Edmond Agopian, professor of music at the University of Calgary, organized and will be performing in the event. The Gauntlet was able to conduct an interview with him to share the importance of this event to the campus community, as well as the Arts community in Calgary.
The Gauntlet: Would you mind giving a brief overview of this event? What can viewers expect from this performance as this event will be hosted online?
Edmond Agopian: The concert features classical music, mostly in the Romantic style, for a variety of instruments: violin, piano, voice, saxophone and string quartet. The featured musicians are U of C Music faculty, students and alumni. A number of the performers are of African heritage.
The award-winning playwright, screenwriter and author, Cheryl Foggo, will begin the concert with a reading of a monologue from one of her works documenting the Black experience in Alberta. The concert will also feature Michèle Moss — dancer, choreographer and faculty member in the School of Creative and Performing Arts.
G: I understand that you were the person to organize this event. What was the inspiration to host an event like this? Why do you believe it is important to host an event highlighting Black composers?
EA: The program was initiated in support of the Black Lives Matter movement.
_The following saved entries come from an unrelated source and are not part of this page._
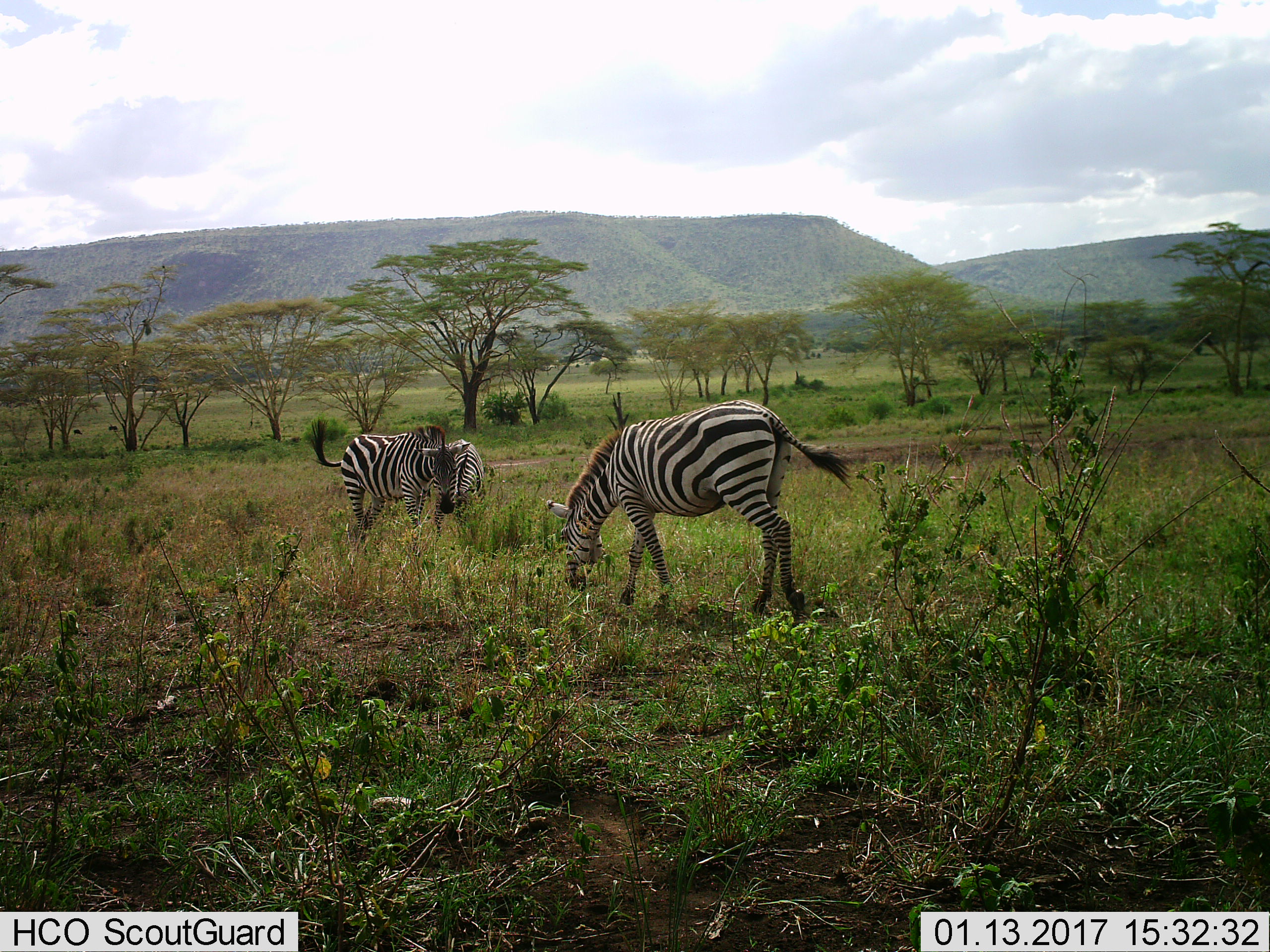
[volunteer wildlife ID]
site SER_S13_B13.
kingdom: Animalia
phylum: Chordata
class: Mammalia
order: Perissodactyla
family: Equidae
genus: Equus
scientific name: Equus quagga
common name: plains zebra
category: zebraplains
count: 3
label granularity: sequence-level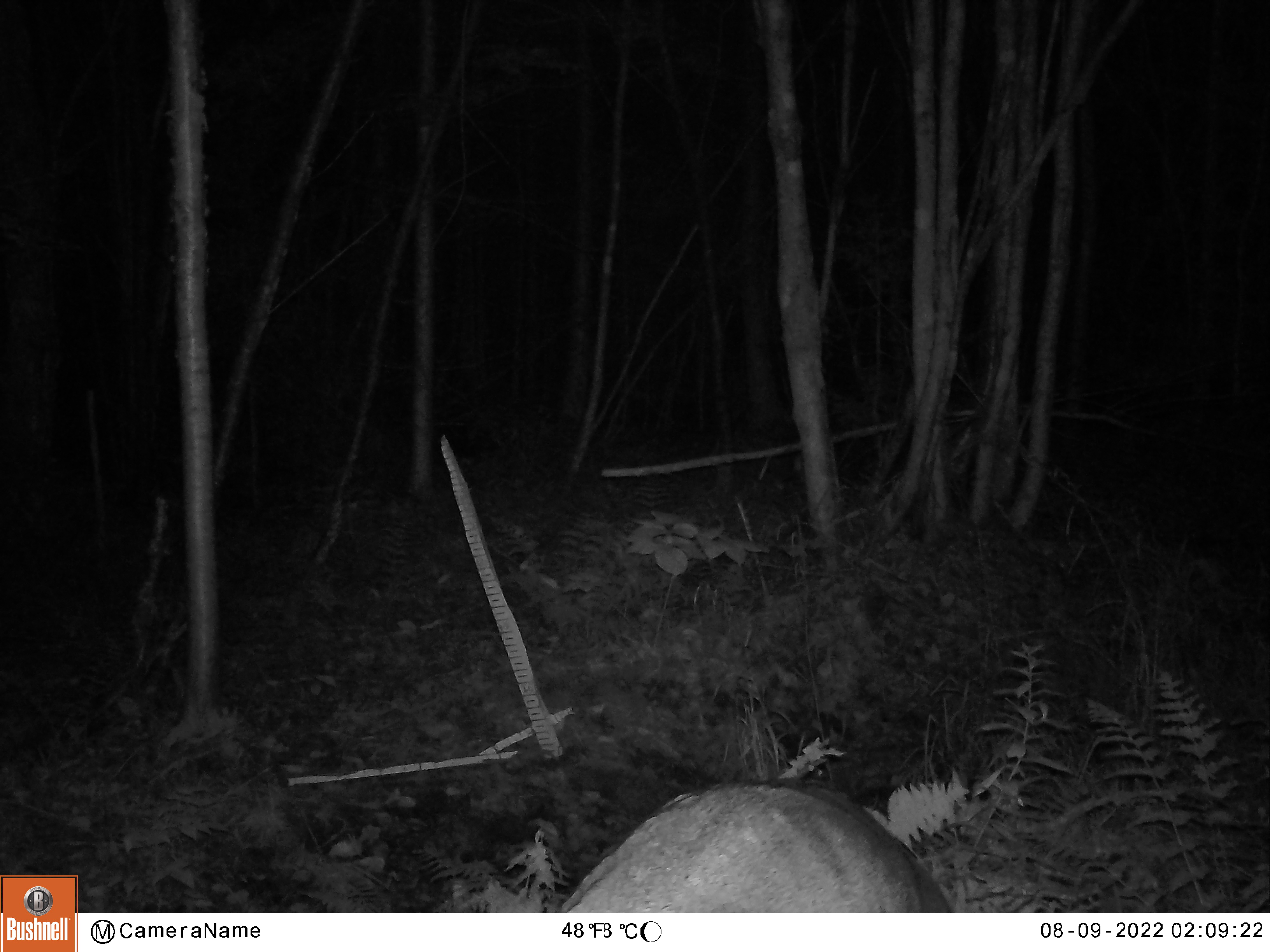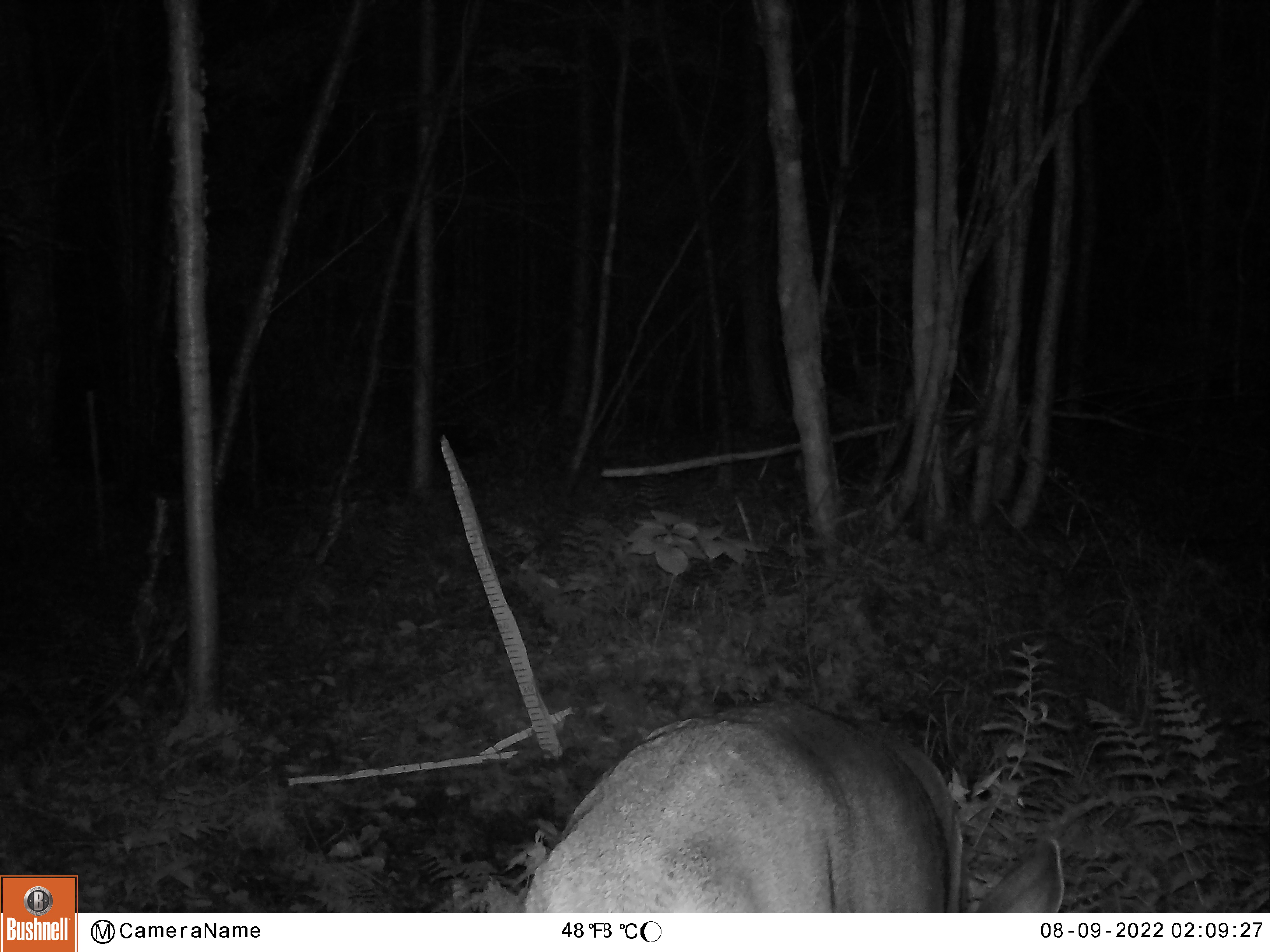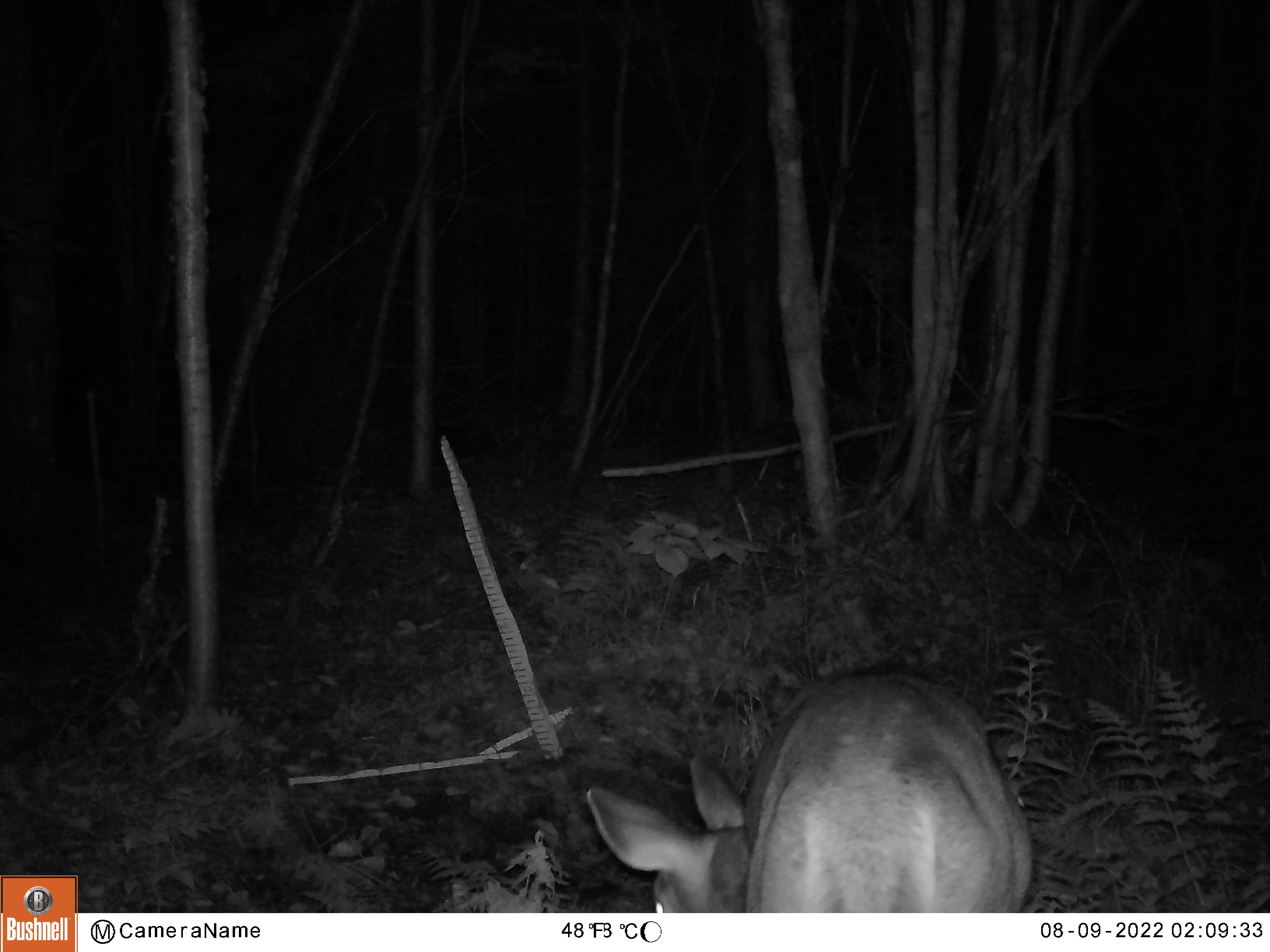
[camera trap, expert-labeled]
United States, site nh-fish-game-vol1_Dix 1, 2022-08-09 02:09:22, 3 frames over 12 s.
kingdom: Animalia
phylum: Chordata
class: Mammalia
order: Artiodactyla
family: Cervidae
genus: Odocoileus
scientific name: Odocoileus virginianus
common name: white-tailed deer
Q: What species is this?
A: White-tailed deer (Odocoileus virginianus).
It is common to associate Black composers with the world of jazz. This concert, however, puts the spotlight on Black composers who wrote in the classical music vein. Just like the jazz musicians and composers, despite their immense suffering and struggle with constant racism and discrimination, Black composers of classical music have created compositions of the first order. One of the earliest documented Black composers of classical music was Joseph Bologne (1745 –1799) who wrote symphonies, concertos, string quartets and six operas. The creative voice of Black composers is part and parcel of classical music, and this concert highlights their contribution.
G: What do you hope the audience will learn or experience from this performance?
EA: Audiences will have a chance to enjoy the artistry of composers with whom they might not be familiar. Some of their music is inspired by gospel music, jazz, other composers such as Mozart, for example A la Mozart by Adolphus Hailstork and by historical events like the String Quartet No. 5 Rosa Parks by Daniel Bernard Roumain.
Young Black viewers will also have a chance to be inspired by the fact that the music world has greatly benefited not just from the Black Gospel and Jazz tradition, but also from the classical music traditions that go back hundreds of years.
G: As a performer in this livestream as well, what are you most looking forward to sharing with the audience?
EA: In terms of repertoire, the music I will be performing is steeped in the Romantic classical tradition, Gospel and modern compositional techniques. As a musician, these are styles with which I am very familiar, and I am looking forward to sharing this music with viewers. Because of COVID there will not be an audience in the Rozsa Centre — only an online audience. Performing in an empty concert hall will be a somewhat odd experience for all the performers involved, including myself. We will also be at quite a distance from each other when we are performing, so that will be acoustically challenging.